Zimbabwe’s hunger

Families receive a one-month ration of maize, sugar beans and vegetable oil. Caritas is providing food to 3000 families – 15,000 people – in Gweru diocese. It is hoping to provide food to 14,000 families – or 70,000 people - across Zimbabwe for six months. Credits: Cibambo/Caritas

Families receive a one-month ration of maize, sugar beans and vegetable oil. Caritas is providing food to 3000 families – 15,000 people – in Gweru diocese. It is hoping to provide food to 14,000 families – or 70,000 people – across Zimbabwe for six months.
Credits: Cibambo/Caritas

Children in Zimbabwe are fainting at school from hunger – well at least in the schools where there are teachers. The cost of travelling to their job and buying lunch is often too much for their small salaries.

At home, mum or dad might skip a meal or two so there’s enough left for the children. That’s if mum and dad are still around. Zimbabwe has the greatest number of AIDS orphans per capita in the world.

If mum and dad are still around, dad might have sold his farming tools that he used to farm his small patch of land with so he could buy a little food for the family. If there’s just mum, she might have been forced into sex work, because with no money, fallow fields, no jobs and a broken economy, how else do you get money to feed a family?

• REQUIRED WORK
1. Rewrite the passage on Zimbabwe's hunger from "Children in Zimbabwe" up to and including "their small salaries.", putting "wages" in place of "salaries".
2. For the text on Zimbabwe's hunger, decide whether each statement agrees with it, answering yes or no and quoting the words that decide it: (a) Caritas is feeding 3000 families in Gweru diocese. (b) Families receive a two-month ration. (c) Zimbabwe has the greatest number of AIDS orphans per capita in the world.
3. Write what comes next in the text on Zimbabwe's hunger, picking up after its final sentence.
The listing that comes next is taken from a separate source.

• GIVEN MATERIAL
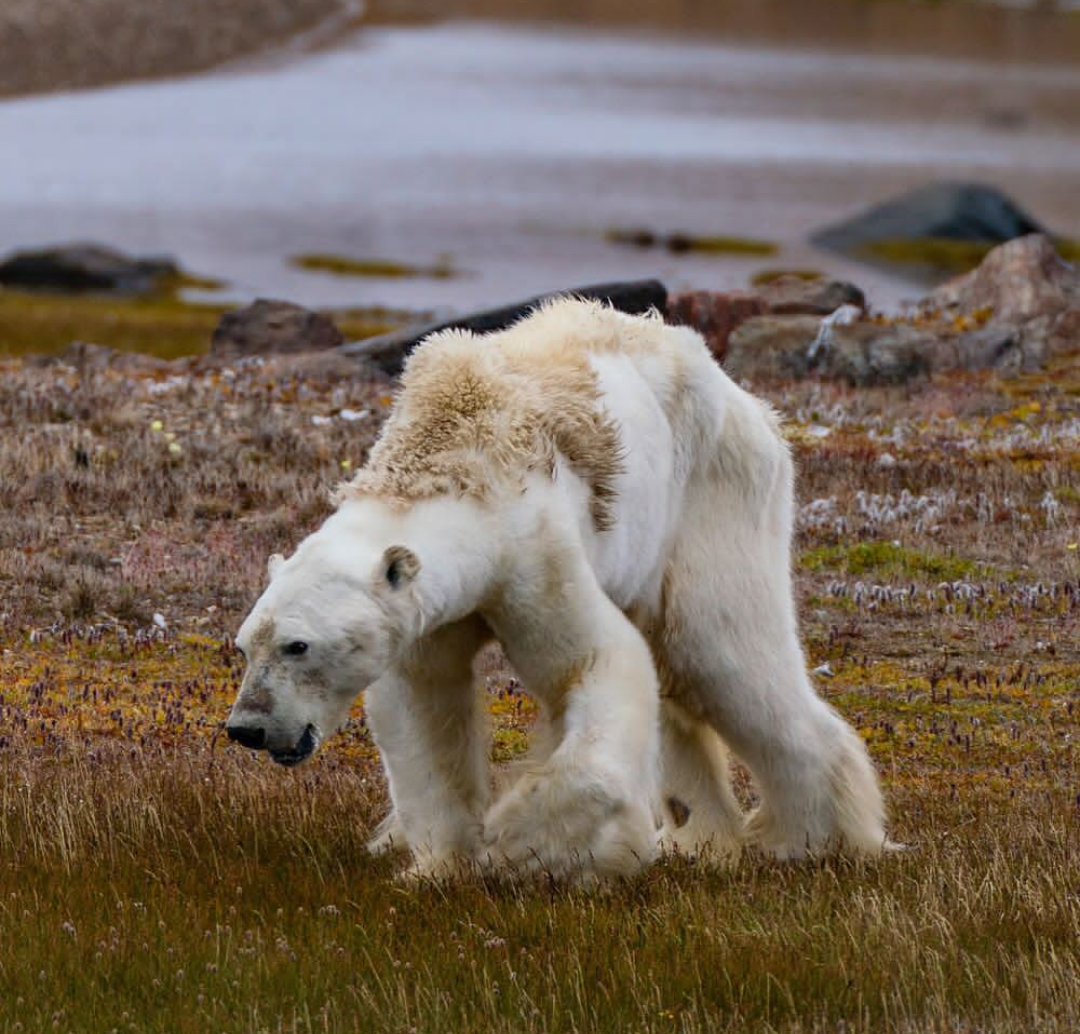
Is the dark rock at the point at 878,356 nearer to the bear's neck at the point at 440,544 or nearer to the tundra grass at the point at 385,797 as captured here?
the tundra grass at the point at 385,797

• OUTPUTS FOR THE TASKS
1.
Children in Zimbabwe are fainting at school from hunger – well at least in the schools where there are teachers. The cost of travelling to their job and buying lunch is often too much for their small wages.

2.
(a) Yes: "Caritas is providing food to 3000 families – 15,000 people – in Gweru diocese."
(b) No: "Families receive a one-month ration of maize, sugar beans and vegetable oil."
(c) Yes: "Zimbabwe has the greatest number of AIDS orphans per capita in the world."

3.
Just some examples of the impact of hunger in people’s lives. There are many more examples such as stunting and slow educational development in malnourished children, more possibility of falling ill and the risk that AIDS drugs won’t work properly without regular nutritious meals.

Caritas launched an emergency appeal for US$7.7 million for Zimbabwe in January 2009. With the money Caritas wants to provide people with food, offer them seeds and training so they can grow produce to both eat and sell, work on water infrastructure and education to help prevent diseases such as cholera and provide adequate medicines.

Jacques Dinan, Caritas’ regional coordinator for Africa, recently went to a food distribution in Gweru diocese in Zimbabwe. There he spoke to Wonder Mufunda, a food distribution coordinator who was overseeing the distribution of a month’s ration of maize meal, sugar beans and vegetable oil to hungry families.

Mr Mufunda explained that only one third of the money had so far been raised for the Zimbabwe appeal. This means ration cuts hit large families.

Funds permitting, Mr Mufunda says that Caritas wants to provide food to over 14,000 families across Zimbabwe for six months. But he says that there are also other institutions that need Caritas’ support, such as hospitals. Zimbabwe was once known as the “breadbasket of Africa” but a series of poor harvests have left the fields bare. Mr Mufunda says this is one of the reasons for the current crisis .

He says that despite a lot of solidarity from many Caritas member organisations across the world, more help is needed. He urges people to ensure that Caritas has enough funds to cushion the impact of the food and economic crisis on Zimbabweans.